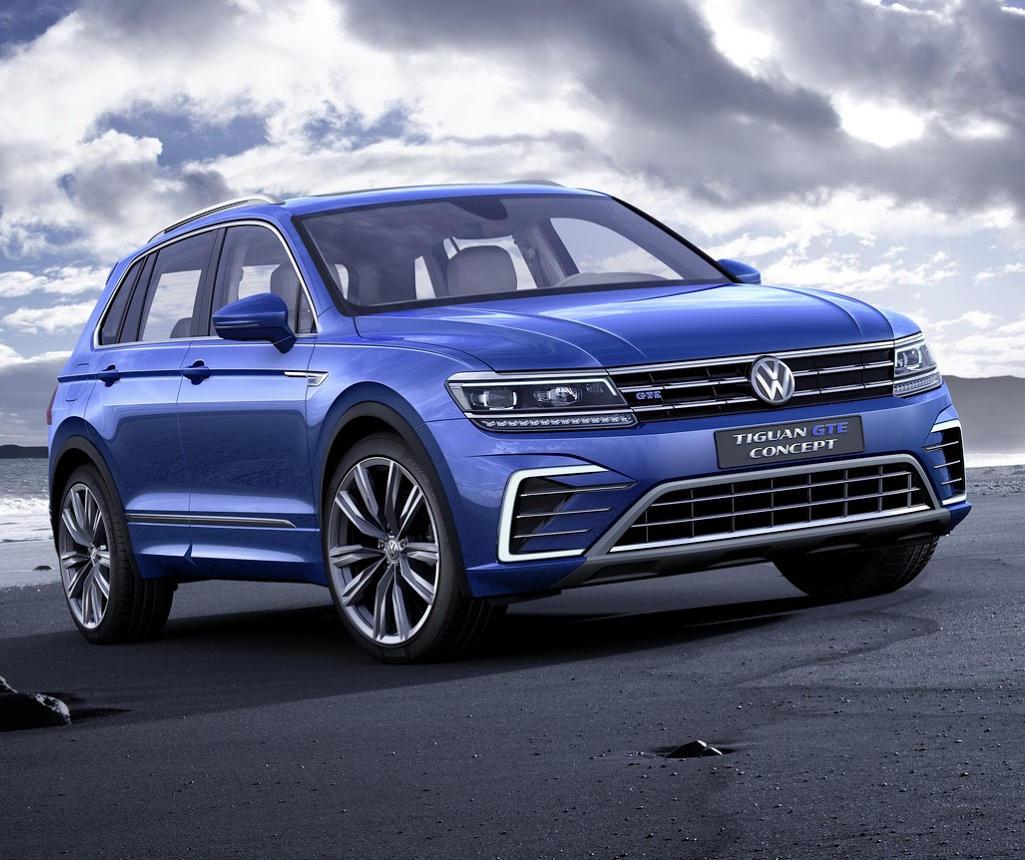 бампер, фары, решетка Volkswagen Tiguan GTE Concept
---
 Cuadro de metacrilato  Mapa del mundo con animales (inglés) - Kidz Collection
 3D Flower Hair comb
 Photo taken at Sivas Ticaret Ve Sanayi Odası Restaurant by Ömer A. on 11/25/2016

— TRY IT —
Could you restate word for word the lines above from the one containing "Cuadro de metacrilato" through the one containing "Photo taken at", both included, and nothing else?

— EXERCISE ANSWER —
 Cuadro de metacrilato  Mapa del mundo con animales (inglés) - Kidz Collection
 3D Flower Hair comb
 Photo taken at Sivas Ticaret Ve Sanayi Odası Restaurant by Ömer A. on 11/25/2016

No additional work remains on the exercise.